Au Japon, la poudre de maquillage traditionnelle, oshiroi, utilisait le plomb comme composant de base, provoquant de nombreux cas de saturnisme chez les femmes ou les acteurs de kabuki. Citons notamment le cas qui fit prendre conscience de la maladie au Japon : celui du célèbre acteur NAKAMURA Fukusuke (4ème de l'école Narikomaya, plus tard Nakamura Shikan V puis Nakamura Utaemon V, 1866-1940), dont l'intoxication provoqua des tremblements continus lors des représentations « devant l'empereur » (Tenran kabuki) organisées à la résidence du ministre des Affaires étrangères INOUE Kaoru en 1887. La poudre « Misono oshiroi » d'Ito Kochoen gagna ainsi le soutien des acteurs de kabuki et devint un succès commercial.
Dans le présent document, NAKAMURA Shikan V prend la plume pour faire la promotion de Misono oshiroi.
NOMURA Hisatarō (Ed.), Fujo chōhōki, Itōkochōen, 1912 [特111-92]
Le présent document est ce qui apparaît être une brochure à but publicitaire publiée par Ito Kochoen.

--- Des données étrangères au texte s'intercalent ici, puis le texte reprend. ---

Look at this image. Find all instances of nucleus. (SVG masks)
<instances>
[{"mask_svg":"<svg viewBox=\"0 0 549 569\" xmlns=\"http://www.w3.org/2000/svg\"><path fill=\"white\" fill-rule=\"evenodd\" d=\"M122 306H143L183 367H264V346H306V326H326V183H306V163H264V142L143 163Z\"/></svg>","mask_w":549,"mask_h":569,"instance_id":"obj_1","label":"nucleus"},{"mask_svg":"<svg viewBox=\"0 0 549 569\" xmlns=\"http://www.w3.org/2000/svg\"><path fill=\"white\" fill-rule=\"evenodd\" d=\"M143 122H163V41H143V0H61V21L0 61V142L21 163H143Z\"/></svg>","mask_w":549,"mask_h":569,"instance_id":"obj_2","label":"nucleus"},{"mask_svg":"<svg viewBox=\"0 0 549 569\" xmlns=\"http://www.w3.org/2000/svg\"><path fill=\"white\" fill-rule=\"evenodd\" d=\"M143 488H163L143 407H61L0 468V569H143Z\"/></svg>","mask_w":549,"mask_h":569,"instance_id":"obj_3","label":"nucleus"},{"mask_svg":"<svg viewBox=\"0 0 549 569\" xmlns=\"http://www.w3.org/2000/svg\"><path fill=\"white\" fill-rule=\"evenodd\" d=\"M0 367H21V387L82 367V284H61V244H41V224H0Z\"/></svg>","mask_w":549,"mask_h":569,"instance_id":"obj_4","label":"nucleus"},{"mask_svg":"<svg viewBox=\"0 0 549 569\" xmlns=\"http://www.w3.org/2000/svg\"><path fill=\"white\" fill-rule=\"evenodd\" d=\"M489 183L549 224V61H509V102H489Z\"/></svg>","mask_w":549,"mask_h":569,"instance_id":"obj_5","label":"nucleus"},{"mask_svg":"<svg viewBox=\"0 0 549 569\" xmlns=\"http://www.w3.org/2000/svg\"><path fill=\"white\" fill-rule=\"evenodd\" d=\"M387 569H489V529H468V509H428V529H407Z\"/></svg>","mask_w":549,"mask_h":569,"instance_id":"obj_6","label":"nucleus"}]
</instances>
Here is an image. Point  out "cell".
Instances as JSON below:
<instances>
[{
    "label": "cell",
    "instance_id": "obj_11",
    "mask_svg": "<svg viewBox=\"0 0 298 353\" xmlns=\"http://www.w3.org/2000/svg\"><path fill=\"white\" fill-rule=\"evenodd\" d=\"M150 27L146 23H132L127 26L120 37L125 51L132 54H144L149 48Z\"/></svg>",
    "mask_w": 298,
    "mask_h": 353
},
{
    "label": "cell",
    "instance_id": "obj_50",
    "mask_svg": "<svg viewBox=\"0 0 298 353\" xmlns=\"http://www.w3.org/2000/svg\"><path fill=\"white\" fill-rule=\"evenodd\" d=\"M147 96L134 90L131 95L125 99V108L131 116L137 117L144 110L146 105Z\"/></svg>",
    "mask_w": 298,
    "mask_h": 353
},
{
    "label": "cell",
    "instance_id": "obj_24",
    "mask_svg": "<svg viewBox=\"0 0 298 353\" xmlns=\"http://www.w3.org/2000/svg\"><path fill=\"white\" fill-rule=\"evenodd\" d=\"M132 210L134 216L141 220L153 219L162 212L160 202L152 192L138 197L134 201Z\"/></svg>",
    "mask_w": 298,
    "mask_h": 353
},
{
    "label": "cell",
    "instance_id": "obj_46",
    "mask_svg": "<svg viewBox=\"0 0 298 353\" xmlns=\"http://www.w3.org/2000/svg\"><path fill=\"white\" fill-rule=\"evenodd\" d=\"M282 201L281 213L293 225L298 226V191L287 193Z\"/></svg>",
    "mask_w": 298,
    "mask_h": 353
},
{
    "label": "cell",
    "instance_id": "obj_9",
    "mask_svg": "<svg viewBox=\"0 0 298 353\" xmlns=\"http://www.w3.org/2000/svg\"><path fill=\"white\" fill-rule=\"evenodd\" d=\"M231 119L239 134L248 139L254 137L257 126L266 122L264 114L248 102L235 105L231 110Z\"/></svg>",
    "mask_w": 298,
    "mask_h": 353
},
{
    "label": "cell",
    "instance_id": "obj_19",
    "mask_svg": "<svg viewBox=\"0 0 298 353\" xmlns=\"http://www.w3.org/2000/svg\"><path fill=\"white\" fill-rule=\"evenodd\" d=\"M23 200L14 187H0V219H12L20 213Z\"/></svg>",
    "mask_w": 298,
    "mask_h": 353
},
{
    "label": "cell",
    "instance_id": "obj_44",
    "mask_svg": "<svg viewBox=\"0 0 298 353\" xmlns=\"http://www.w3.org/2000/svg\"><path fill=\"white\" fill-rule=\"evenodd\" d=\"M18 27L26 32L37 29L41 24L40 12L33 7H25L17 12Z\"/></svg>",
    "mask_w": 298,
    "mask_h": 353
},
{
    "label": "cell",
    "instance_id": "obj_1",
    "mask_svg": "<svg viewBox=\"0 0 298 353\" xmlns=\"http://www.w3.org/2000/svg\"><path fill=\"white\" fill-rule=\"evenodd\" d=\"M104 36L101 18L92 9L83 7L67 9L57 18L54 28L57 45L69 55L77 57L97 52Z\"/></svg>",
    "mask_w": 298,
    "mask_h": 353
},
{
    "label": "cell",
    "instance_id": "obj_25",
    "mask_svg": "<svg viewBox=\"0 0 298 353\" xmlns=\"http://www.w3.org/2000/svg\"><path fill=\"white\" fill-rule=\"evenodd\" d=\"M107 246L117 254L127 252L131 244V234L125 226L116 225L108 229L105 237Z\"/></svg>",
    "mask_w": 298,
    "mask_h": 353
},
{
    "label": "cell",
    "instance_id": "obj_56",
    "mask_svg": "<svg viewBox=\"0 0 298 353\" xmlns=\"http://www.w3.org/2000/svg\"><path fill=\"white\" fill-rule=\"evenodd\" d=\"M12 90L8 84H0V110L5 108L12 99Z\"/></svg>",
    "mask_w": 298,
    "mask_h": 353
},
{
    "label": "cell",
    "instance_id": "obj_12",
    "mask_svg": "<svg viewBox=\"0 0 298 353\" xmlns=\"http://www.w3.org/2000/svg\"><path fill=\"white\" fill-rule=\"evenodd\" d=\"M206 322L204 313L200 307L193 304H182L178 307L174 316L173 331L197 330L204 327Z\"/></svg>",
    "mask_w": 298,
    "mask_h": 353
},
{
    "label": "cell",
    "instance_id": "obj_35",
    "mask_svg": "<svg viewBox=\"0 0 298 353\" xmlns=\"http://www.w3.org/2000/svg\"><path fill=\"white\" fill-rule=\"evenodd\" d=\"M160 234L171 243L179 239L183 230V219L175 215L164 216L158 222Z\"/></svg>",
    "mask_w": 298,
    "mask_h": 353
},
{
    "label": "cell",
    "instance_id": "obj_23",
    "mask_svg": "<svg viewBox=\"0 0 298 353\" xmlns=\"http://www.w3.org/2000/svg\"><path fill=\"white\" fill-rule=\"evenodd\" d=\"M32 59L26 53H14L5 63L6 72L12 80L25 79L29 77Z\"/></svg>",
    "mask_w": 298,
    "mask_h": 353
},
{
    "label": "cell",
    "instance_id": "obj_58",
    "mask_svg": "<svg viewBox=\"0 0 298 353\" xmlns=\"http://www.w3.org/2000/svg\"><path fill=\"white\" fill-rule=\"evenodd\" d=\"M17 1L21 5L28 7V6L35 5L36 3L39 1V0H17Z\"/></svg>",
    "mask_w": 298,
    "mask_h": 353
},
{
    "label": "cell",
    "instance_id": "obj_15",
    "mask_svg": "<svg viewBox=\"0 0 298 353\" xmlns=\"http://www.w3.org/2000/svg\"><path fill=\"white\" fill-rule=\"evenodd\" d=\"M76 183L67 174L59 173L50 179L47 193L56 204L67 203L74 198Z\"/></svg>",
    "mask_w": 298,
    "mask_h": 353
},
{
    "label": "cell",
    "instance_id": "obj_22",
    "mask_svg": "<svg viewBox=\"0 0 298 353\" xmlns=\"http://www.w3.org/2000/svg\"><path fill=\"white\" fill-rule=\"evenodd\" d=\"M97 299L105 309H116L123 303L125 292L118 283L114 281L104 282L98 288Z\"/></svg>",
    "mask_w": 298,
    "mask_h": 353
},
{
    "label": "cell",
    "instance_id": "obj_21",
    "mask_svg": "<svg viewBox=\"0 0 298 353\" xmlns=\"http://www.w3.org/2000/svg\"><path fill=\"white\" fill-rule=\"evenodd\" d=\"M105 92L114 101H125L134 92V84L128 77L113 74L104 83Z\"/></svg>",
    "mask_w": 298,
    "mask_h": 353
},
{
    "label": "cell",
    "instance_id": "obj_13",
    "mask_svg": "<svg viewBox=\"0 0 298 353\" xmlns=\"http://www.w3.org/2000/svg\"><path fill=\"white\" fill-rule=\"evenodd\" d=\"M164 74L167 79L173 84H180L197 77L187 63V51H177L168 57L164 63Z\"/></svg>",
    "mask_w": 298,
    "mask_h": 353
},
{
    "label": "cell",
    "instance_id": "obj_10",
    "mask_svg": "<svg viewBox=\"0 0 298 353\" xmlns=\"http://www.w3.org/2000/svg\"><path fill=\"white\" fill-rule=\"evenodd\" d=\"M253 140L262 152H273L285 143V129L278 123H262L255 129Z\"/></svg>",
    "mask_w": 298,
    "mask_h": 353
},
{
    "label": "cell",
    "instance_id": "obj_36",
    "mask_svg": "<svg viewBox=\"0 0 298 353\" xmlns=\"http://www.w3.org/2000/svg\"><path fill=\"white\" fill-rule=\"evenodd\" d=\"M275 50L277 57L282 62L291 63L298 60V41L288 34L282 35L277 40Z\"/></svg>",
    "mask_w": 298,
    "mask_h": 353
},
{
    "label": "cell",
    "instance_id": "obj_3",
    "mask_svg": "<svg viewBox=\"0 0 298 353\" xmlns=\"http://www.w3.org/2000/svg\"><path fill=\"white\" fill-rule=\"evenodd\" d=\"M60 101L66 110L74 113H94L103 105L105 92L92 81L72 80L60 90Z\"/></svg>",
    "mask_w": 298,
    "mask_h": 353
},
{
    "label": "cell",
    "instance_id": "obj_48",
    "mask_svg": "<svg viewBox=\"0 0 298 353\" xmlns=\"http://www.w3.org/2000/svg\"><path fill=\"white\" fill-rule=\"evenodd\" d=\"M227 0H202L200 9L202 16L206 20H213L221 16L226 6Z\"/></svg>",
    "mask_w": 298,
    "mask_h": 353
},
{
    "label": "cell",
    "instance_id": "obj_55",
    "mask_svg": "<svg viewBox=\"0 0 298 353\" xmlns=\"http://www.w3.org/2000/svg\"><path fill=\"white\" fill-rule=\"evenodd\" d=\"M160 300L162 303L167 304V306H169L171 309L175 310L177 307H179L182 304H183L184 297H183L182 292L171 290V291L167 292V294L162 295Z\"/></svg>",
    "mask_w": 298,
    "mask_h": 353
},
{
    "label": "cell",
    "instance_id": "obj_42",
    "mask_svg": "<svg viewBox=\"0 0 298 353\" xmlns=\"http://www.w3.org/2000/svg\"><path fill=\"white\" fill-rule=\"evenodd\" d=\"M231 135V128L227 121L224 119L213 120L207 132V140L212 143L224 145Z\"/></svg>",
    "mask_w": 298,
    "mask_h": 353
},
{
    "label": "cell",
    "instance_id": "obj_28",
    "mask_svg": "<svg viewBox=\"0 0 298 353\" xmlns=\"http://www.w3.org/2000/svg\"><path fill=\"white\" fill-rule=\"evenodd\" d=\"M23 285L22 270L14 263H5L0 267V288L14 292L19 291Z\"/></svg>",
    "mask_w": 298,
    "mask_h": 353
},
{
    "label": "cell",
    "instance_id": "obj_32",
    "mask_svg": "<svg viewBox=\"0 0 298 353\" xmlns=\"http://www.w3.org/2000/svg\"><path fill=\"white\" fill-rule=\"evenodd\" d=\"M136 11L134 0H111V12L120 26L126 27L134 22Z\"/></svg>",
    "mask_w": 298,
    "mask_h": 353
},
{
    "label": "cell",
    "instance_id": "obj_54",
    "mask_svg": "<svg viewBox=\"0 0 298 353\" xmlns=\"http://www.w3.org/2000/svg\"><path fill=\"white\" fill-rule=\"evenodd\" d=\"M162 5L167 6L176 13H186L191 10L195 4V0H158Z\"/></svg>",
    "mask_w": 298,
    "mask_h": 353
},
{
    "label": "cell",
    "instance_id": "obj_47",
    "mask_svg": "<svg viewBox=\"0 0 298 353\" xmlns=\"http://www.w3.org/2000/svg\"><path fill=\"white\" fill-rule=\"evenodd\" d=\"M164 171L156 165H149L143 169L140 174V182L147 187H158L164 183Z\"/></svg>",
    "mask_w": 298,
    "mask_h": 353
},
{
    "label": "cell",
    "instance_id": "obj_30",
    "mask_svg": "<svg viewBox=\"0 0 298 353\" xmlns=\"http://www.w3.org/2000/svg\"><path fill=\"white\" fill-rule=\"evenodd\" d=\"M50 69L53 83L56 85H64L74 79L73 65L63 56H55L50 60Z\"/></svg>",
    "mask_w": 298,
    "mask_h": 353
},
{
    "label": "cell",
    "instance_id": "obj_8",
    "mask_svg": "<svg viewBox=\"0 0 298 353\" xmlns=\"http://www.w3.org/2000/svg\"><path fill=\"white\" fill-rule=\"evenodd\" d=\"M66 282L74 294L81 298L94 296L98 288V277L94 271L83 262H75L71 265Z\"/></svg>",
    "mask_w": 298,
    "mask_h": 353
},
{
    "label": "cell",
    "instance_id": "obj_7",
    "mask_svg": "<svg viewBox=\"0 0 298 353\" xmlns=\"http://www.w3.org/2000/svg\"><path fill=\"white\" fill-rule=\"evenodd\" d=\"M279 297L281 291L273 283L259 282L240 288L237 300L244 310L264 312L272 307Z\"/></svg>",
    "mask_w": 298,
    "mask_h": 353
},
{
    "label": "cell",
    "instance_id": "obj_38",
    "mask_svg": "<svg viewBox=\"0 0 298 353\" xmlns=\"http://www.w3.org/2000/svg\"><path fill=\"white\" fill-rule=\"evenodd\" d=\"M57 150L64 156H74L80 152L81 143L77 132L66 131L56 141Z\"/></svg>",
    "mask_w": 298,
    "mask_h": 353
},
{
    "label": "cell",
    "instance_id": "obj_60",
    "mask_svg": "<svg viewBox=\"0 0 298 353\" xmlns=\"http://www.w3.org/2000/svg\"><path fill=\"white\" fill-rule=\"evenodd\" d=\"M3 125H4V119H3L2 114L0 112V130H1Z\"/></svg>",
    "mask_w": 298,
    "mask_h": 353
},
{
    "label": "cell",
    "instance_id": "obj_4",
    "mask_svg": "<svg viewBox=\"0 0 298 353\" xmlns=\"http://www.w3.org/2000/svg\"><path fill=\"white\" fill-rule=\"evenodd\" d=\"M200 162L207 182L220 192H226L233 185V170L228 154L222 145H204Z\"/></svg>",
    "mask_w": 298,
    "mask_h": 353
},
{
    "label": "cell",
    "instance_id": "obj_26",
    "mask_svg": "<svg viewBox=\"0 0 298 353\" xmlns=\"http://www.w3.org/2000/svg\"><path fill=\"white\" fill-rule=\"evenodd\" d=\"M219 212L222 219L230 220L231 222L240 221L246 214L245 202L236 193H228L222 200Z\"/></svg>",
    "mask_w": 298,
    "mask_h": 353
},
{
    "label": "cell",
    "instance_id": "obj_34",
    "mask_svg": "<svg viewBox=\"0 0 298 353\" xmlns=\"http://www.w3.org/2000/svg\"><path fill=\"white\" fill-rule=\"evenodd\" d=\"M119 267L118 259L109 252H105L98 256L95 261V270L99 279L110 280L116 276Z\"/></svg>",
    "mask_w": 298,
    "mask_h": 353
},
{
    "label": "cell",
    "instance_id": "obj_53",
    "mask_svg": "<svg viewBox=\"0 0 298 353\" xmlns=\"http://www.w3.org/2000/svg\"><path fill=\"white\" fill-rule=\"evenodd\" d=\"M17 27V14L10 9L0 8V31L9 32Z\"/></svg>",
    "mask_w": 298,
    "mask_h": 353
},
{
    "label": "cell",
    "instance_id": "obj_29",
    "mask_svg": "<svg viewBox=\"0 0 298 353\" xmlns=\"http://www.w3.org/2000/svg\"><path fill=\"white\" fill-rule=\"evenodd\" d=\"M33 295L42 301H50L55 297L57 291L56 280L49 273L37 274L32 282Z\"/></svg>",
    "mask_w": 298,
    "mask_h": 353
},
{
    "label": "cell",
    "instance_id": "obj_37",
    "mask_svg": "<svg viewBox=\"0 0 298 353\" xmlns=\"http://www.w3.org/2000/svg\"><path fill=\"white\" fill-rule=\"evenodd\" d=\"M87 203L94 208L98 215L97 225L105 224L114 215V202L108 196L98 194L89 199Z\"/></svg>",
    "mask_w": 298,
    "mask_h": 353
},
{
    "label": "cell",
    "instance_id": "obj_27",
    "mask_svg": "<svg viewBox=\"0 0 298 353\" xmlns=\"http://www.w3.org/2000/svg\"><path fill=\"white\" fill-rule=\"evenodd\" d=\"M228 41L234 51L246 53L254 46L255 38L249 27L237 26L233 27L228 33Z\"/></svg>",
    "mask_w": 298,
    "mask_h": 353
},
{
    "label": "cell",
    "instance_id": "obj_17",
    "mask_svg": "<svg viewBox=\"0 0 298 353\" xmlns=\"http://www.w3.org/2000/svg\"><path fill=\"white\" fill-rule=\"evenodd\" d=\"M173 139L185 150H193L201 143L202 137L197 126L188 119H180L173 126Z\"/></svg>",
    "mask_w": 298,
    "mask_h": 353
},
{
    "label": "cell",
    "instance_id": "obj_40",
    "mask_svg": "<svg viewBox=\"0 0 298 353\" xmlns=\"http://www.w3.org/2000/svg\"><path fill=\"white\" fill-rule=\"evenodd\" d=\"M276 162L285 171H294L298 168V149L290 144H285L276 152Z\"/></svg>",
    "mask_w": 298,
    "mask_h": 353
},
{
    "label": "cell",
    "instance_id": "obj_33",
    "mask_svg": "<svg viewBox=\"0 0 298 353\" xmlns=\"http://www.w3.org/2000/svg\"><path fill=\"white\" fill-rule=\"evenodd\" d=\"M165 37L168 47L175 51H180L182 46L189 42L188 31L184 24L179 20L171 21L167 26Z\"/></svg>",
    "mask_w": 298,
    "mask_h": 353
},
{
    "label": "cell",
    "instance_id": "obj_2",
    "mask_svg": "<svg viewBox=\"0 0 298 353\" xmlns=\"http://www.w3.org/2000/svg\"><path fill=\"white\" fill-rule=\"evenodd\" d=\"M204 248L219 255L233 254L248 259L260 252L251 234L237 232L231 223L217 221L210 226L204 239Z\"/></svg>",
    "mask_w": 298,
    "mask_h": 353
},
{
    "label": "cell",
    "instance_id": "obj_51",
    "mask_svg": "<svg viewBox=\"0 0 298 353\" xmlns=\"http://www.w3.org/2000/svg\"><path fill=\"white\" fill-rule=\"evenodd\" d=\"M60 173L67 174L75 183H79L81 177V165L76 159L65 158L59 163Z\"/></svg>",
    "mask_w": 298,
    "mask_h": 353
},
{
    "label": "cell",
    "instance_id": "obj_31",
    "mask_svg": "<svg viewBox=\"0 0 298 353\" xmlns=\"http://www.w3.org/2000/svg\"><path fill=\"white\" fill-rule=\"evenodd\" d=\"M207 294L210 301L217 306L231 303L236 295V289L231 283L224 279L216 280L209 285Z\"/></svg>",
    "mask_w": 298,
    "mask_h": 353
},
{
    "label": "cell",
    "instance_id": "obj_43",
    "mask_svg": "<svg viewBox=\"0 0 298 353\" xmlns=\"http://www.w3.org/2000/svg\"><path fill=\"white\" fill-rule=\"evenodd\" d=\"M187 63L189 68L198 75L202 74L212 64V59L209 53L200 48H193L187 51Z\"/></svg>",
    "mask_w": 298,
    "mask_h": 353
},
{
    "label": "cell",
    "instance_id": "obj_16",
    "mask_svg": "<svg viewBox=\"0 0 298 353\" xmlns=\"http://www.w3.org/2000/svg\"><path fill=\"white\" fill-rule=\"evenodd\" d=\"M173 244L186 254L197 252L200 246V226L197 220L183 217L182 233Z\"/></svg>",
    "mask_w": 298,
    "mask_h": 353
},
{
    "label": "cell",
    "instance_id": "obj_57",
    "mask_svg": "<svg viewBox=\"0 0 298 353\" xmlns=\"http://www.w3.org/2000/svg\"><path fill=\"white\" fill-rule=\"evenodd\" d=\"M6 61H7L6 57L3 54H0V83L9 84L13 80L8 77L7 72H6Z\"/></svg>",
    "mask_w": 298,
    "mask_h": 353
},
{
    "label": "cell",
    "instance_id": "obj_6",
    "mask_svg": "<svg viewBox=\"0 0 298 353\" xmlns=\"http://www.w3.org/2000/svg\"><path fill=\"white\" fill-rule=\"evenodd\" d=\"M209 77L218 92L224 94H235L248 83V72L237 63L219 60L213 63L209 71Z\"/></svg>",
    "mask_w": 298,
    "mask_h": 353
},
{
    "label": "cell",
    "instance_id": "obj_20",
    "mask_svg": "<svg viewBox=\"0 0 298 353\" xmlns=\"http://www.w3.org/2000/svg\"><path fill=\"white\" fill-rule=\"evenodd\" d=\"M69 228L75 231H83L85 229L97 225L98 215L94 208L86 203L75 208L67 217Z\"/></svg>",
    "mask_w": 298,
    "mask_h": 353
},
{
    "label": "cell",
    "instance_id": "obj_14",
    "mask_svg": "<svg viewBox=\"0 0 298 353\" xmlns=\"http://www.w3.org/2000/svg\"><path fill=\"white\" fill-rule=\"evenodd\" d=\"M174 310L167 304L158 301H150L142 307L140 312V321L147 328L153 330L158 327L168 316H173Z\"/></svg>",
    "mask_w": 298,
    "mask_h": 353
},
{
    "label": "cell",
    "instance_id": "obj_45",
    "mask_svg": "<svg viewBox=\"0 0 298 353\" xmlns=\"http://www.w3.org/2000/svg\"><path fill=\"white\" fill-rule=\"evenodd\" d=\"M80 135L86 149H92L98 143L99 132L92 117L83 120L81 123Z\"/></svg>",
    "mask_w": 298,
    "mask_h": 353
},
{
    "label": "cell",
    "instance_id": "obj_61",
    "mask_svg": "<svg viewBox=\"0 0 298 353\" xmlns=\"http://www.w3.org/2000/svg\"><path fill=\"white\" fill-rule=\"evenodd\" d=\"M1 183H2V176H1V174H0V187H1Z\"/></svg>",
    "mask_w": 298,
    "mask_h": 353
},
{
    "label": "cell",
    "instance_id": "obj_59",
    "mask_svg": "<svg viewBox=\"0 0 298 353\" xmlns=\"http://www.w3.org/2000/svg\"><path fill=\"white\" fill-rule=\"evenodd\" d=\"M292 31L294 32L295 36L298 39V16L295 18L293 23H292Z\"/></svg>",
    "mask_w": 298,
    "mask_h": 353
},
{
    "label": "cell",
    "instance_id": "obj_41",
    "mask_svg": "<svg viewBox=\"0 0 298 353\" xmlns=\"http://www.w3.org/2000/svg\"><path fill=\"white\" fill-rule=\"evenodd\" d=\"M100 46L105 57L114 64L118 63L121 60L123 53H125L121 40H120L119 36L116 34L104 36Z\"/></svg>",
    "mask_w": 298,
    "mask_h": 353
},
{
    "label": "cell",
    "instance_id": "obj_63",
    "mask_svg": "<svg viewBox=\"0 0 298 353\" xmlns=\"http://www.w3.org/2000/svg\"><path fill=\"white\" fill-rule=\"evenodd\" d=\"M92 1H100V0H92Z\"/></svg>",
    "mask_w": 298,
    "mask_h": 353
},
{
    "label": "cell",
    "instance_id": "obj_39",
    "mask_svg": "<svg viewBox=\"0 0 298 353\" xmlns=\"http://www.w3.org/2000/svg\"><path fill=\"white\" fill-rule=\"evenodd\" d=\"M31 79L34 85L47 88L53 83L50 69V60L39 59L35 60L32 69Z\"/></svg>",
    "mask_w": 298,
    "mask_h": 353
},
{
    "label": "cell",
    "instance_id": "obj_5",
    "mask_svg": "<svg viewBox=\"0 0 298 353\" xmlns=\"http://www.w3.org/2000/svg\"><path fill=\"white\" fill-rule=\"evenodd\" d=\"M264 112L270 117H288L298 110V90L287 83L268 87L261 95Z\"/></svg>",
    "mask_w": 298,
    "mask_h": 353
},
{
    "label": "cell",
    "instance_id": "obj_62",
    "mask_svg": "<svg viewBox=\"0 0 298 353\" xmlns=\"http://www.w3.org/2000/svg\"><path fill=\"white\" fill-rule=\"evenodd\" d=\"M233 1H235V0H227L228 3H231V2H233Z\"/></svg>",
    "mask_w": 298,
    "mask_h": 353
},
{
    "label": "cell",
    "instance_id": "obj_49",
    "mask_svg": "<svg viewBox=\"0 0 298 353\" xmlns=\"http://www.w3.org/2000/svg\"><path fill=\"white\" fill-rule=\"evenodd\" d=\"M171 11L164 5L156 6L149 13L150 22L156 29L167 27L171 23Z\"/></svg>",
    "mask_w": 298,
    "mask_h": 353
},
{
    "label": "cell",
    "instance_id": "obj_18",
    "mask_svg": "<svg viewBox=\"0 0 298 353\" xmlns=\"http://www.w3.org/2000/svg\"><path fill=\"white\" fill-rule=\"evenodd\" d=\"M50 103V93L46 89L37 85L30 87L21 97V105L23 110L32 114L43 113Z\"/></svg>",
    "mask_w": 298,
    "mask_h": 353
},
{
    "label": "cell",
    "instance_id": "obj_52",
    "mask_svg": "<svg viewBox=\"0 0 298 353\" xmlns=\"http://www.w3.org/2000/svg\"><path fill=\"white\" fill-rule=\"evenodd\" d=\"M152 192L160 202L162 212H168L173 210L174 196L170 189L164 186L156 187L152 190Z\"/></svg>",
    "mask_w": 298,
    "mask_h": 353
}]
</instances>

La brochure inclut des méthodes d'entretien de la peau et de maquillage en première partie et un catalogue des produits de la société en seconde partie. La relation entre l'industrie du maquillage et la publicité a toujours été étroite et de nouveaux types de réclame se sont succédés avec le développement des médias : comparaison avec les produits concurrents, partenariat avec les grands magasins pour développer une culture du maquillage, etc.
Un peu plus récemment, en 1935 (an 10 de l'ère Showa), Ito Kochoen fit appel au peintre de style occidental SANO Shigejiro (1900-1987) pour ses publicités. Notons par ailleurs que ce dernier introduisit à la société HANAMORI Yasuji (1911-1978), futur éditeur de la revue Kurashi no Techō [Z6-352], qui y fut employé un temps. L'année précédant cet accord, la production de poudre de maquillage au plomb fut interdite et la concurrence sur le secteur des poudres sans plomb s'en trouva d'autant plus féroce, provoquant une baisse sensible des ventes de Misono oshiroi. Sur la proposition de SANO, la société proposa une nouvelle marque, Papilio, qui rencontra un grand succès grâce à son logo à la mode et son teint clair. Le succès fut tel que la société prit le nom de Papilio après la guerre.
Les réverbères à gaz
Yokohama gasushi, Yokohamashi gasukyoku, 1943 [575.34-Y75ウ]
De nombreux résidents des zones d'habitation des ressortissants étrangers à Yokohama réclamaient l'installation de réverbères à gaz pour éclairer les rues de nuit et un projet en ce sens était déjà en marche dès la fin du shogunat. En 1870 (an 3 de l'ère Meiji), la société allemande Reis et une association d'industriels locaux, Nihon Shachu, comprenant TAKASHIMA Kaemon (1832-1914) entrèrent en compétition en proposant chacune un projet d'aménagement d'éclairage au gaz. Nihon Shachu obtint au final l'autorisation. Pour l'aménagement, elle fit appel à l'ingénieur français Henri Auguste Pélegrin (1841-1882), qui permit ainsi au premier réverbère à gaz du Japon d'illuminer Yokohama en 1872. Pélegrin participa plus tard à l'aménagement de l'éclairage à gaz de Tokyo puis quitta le Japon en 1879. TAKASHIMA, en parallèle à sa participation à la direction de nombreuses sociétés, dont Hokkaido Tanko Tetsudo (la société des chemins de fer et mines de charbon d'Hokkaido) et Tokyo Shigai Tetsudo (la société des chemins de fer municipaux de Tokyo), se consacra à l'étude de l'ouvrage classique de divination chinoise Yi Ching et fonda la « divination Takashima » (Takashima Ekidan). Il est connu pour avoir lu l'avenir aux hommes politiques de Meiji. La gestion des réverbères à gaz de Yokohama fut cédée au conseil du quartier en 1874, après quoi fut créé un bureau du gaz. En 1889, avec l'établissement du système de municipalités, son contrôle fut transmis à la ville de Yokohama.
Le présent document est un historique publié par le bureau du gaz de Yokohama.